Turkey is set to be “grey listed” by a global finance watchdog this week for failings in its approach to combating money laundering and terrorist financing, according to two western officials.
In a move that risks further denting Turkey’s already limited ability to attract crucial foreign capital, members of the Financial Action Task Force were likely to approve the decision during discussions in Paris on Thursday, the officials said.
They said an FATF review had recommended that Turkey should be subject to special monitoring by the taskforce’s International Co-operation Review Group — a process known as “grey listing” — joining 22 other states including Albania, Morocco, Syria, South Sudan and Yemen.
The 39-member plenary was “very likely” to endorse the recommendation, according to one of the officials. The other said that approval was expected to be a mere formality. The decision is due to be formally announced on Thursday.

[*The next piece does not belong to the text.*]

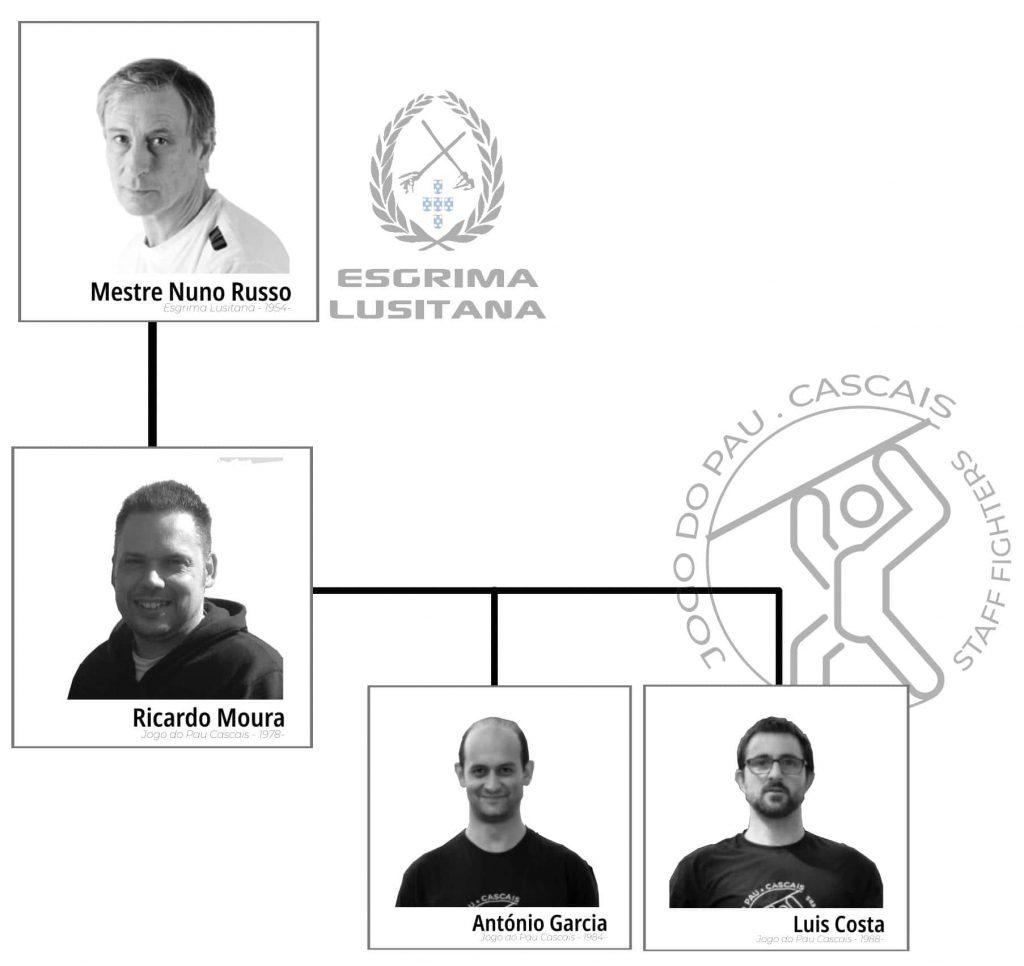 Estrutura de Aprendizagem da Associação de Jogo do Pau Português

The move comes as foreign investment in Turkey is already close to the lowest level reached during President Recep Tayyip Erdogan’s almost 20 years at the helm.
Political instability and concerns over political interference in monetary policy and rule of law have served to scare away foreign money vital for financing the country’s chronic trade deficit and fuelling economic growth.
A grey listing could strike a further blow at a time when the Turkish lira, which has lost about 20 per cent of its value against the dollar this year, has hit a succession of record lows and could fall further on Thursday if, as markets expect, the country’s central bank cuts its benchmark interest rate again.
Turkey’s grey-listing will heap pressure on the EU to add the country to its own money-laundering list, which identifies high-risk non-EU jurisdictions that threaten the bloc’s financial system.
An IMF study published in May this year found that FATF grey listing had “a large, significant negative effect” on a country’s capital inflows.
Its authors estimated that it caused a reduction in portfolio flows — a form of short-term investment sometimes referred to as “hot money” — equivalent to 3 per cent of gross domestic product, plus a similar reduction in foreign direct investment. A 3 per cent decline would be equivalent to about $23bn in Turkey’s case.
The impact is likely to be limited, however, by the exodus of foreign capital that the country has already suffered in recent years. Total foreign investment in stocks and bonds stood at just $30.6bn at the start of August, according to central bank data. Foreign direct investment totalled $5.7bn last year, compared with more than $19bn at its peak in 2007.
But even small outflows could strike a blow to a country whose currency is under heavy pressure and whose foreign exchange reserves are already widely considered by analysts and investors to be too low. The sliding lira has led to spiralling inflation and an erosion of living standards that has sent public support for Erdogan’s ruling party to historic lows.
The FATF was founded in 1989 to combat money laundering, terror financing and other similar threats to the integrity of the international financial system.
Turkey was put on notice by the body in a report published in December 2019. While it said that Ankara understood “the risks it faces from money laundering and terrorist financing”, it found “serious shortcomings in the country’s framework to combat these crimes”.
The Turkish government introduced controversial new legislation, passed by parliament in December last year, that it said was a response to the FATF recommendations.
The move was criticised by opposition parties and civil society activists who said the FATF recommendations were being used by the Turkish authorities as an excuse to target the non-profit sector and further hamper freedom of expression and association.
A Turkish official said it was inappropriate to comment before Thursday’s vote, but added: “Despite full lockdown measures taken due to the [Covid-19] pandemic, Turkey has achieved significant progress in terms of compliance with FATF standards, and fulfilled its responsibilities regarding legislation.”
The FATF said that its plenary discussions, which began on Tuesday, were under way but that the talks were confidential.